Texto fuente:
Por la tarde, en vista de que la
visita a Boudhanath nos había sabido a poco, decidimos completar nuestra visión
del crisol de culturas de Kathmandú visitando el templo Pashupatinath, uno de
los más importantes templos hinduistas del mundo. Aquí viví uno de los momentos
más especiales de mi estancia en Nepal y que sin duda será difícil de olvidar.
Andando a solas, como siempre suelo hacer en este tipo de lugares, oí una
llamada desde dentro de unos de los templetes que salpican toda esta colina.
Dentro me esperaba un ambiente cargado. Tumbado en el suelo había un shadu. En
una mezcla de inglés y un idioma que no entendía me ofreció sentarme y fumar
un cigarro liado. El fuerte olor a algo
que se quemaba en un recipiente casi me hizo toser. Tras un rato en silencio me
dijo algo ininteligible y me empezó a poner una tilaka en la frente. Por lo que
leí mas tarde, ésto es un acto de bendición. No sé qué vería ese hombre en mí.

Extracto del listado:
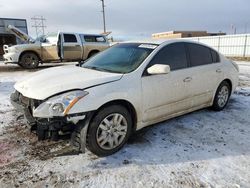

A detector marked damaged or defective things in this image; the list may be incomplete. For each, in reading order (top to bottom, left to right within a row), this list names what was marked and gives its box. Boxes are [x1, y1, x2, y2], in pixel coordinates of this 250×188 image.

dented hood [14, 65, 122, 100]
damaged white car [10, 39, 239, 156]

Consigna dada 1:
¿Puedes reescribir el relato sobre Pashupatinath desde las palabras "Dentro me esperaba" hasta "hombre en mí.", inclusive, cambiando "shadu" por "sadhu"?
Consigna dada 2:
Responde a estas preguntas sobre el relato sobre Pashupatinath:
(a) ¿Qué visita les había sabido a poco?
(b) ¿Qué le ofreció el shadu al narrador?
(c) ¿Qué es poner una tilaka en la frente, según lo que se leyó más tarde?

Respuesta correcta 1:
Dentro me esperaba un ambiente cargado. Tumbado en el suelo había un sadhu. En
una mezcla de inglés y un idioma que no entendía me ofreció sentarme y fumar
un cigarro liado. El fuerte olor a algo
que se quemaba en un recipiente casi me hizo toser. Tras un rato en silencio me
dijo algo ininteligible y me empezó a poner una tilaka en la frente. Por lo que
leí mas tarde, ésto es un acto de bendición. No sé qué vería ese hombre en mí.

Respuesta correcta 2:
(a) La visita a Boudhanath.
(b) Sentarse y fumar un cigarro liado.
(c) Un acto de bendición.